Portrait of a legend

Patrick van Rensburg (L) holding his portrait
 
Patrick van Rensburg (L) holding his portrait

To some extent I was right. After all, I’d been at Swaneng Hill School from 1964 to 1969. I had also taken the assignment because I had been first to sit for the Cambridge School Certificate ‘O’ Level art examination in Botswana.

It was an important task and an opportunity of honour. Artists often shy away from portraiture and find it restrictive with little room for the very license we thrive on. I thought of an abstract van Rensburg. I decided that wouldn’t be fair. It has to be a product all of us should have opportunity to comment on and not be shunted into a corner in which they would not be able to comment on it.

I felt very confident because of this and the sort of person I had experienced at Swaneng and whose ideology I had not only experienced it in action but had also embraced and accepted as a standard in my life. The strange aspect of this experience was that  in those years I had just come from South Africa to study and live in Botswana. And South Africa had clear lines of demarcation in racial terms.

As a student, I found him easy to live with and was not aggressive but had authority. The majority of staff members were from abroad and a few South African exiles.
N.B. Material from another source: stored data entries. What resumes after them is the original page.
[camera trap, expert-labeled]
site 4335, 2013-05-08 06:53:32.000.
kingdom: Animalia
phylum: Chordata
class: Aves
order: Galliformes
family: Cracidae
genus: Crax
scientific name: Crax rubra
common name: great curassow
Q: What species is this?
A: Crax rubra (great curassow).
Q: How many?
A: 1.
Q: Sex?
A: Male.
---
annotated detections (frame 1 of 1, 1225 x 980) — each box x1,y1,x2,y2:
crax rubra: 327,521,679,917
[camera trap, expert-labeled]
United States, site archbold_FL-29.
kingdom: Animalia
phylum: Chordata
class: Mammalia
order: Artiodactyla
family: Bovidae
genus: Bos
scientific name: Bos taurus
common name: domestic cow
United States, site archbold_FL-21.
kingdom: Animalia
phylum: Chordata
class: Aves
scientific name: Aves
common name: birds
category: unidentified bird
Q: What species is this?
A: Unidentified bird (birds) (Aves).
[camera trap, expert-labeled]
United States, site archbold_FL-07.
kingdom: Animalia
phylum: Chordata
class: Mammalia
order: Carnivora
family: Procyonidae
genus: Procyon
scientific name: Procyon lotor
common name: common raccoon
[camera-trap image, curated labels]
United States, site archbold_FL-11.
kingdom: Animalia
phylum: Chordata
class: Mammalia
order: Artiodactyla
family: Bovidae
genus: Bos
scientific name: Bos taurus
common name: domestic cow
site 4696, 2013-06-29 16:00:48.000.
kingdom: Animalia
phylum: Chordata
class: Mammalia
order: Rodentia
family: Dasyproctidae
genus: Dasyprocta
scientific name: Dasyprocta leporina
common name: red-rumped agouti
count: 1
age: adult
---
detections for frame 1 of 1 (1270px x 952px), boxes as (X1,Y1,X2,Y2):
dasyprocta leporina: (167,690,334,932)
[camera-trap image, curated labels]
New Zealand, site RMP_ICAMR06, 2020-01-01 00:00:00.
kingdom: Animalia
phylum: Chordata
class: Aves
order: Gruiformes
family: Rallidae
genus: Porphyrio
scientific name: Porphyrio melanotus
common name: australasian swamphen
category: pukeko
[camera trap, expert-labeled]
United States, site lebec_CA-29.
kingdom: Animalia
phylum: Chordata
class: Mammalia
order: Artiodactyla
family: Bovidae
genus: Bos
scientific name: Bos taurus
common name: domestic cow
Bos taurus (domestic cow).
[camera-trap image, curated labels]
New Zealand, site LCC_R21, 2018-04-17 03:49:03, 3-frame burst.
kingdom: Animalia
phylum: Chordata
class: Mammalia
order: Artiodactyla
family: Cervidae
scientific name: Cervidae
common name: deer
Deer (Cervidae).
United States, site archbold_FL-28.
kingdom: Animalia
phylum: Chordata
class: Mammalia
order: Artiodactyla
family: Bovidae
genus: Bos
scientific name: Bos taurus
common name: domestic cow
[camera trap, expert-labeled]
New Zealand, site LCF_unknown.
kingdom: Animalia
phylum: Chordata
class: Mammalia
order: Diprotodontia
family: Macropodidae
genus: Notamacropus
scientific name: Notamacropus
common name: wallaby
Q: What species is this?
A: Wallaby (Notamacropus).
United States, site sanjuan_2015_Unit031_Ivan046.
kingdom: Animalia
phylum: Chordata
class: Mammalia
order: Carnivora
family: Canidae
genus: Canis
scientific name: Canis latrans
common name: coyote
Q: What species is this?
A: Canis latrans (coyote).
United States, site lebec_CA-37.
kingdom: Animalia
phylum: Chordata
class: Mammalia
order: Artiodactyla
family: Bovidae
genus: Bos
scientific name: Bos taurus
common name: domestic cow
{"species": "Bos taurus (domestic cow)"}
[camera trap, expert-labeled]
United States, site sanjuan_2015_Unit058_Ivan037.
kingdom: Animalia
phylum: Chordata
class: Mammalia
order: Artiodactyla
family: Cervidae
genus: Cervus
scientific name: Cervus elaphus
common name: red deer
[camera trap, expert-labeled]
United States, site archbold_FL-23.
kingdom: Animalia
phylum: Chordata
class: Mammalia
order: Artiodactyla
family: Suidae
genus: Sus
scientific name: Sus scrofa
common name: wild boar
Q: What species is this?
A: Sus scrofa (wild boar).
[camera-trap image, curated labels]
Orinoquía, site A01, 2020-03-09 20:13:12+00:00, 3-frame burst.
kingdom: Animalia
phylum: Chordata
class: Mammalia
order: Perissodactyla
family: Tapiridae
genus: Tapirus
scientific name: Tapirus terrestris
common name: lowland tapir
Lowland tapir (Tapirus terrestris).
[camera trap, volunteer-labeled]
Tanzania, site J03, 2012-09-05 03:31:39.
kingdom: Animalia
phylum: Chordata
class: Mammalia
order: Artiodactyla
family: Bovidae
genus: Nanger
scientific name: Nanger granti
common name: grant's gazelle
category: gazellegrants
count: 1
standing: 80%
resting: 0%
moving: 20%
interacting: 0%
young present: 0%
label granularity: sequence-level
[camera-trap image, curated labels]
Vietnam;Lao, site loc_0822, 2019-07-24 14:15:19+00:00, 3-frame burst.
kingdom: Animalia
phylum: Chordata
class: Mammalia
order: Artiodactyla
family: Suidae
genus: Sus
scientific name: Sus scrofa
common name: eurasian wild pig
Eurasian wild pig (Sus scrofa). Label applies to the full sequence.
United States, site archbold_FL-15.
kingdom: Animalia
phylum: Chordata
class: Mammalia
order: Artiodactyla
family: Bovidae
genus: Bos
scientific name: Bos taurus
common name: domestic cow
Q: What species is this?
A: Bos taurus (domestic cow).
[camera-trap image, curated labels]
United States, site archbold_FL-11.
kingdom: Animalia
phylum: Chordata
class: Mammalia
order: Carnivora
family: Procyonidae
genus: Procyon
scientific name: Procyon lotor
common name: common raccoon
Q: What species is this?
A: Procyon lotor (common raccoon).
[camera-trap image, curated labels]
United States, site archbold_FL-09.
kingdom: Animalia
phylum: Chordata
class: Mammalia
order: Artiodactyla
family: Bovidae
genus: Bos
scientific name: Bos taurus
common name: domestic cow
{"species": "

Many of my fellow students who were at Swaneng at the time have stated that  it had been the single life changing experience in their lives.

Although I was still quite young, I saw something positive and felt very good about being at Swaneng with other students and teachers from the United Kingdom and the United States. Students at Swaneng learnt among many other skills the ability to build our classrooms if we needed more space.

The portrait of van Rensburg bears the title “PvR”. That is  how his staff referred to him. He was known as “Maraisberg” in Serowe. It was created from a photograph I had taken from Monty Kgosi who was also a student at Swaneng. Monty was interested in photography and carried around those cheap old-fashioned cameras. He took pictures of many of us with our girlfriends. I cannot remember how I got it from him.

The realisation then hit me that the assignment I had taken was huge. I was to produce a portrait of “Pat” as I first met him, grew up under him and later got to interact with him in Gaborone.

I produced a charcoal drawing of Pat. I chose to produce a charcoal drawing because it’s my medium. So I was very comfortable when I drew it. It could not be a colour drawing because the picture was black and white and it would have taken me much longer.

 I had presented him as an engaging individual who thrived on ideas, tough he looked a bit boisterous though, like someone who knows what needs to be done. My impression of this image of him was re-inforced by the staff members he had assembled at Swaneng. At a time when uniforms were the order of the day in Botswana and indeed the whole of southern Africa, we wore what we wanted, built our own classrooms and importantly, challenged our teachers.

Van Rensburg is now 84-years-old. He would have been in his mid-40’s when the picture was taken. I have now another picture of him. In terms of the image I have created he is not that different. I see him with “older eyes”, but I still know him. He looks like someone who has not accomplished what he really needed.

When you sit down and talk with him, it’s like he has an impatience that stems from thinking that you will not understand what he really wants to get across to you. He is not the same person that I drew. At the time, the plan was still unfolding. One wonders how things would have turned out if his ideas for education with production had been embraced and put to use.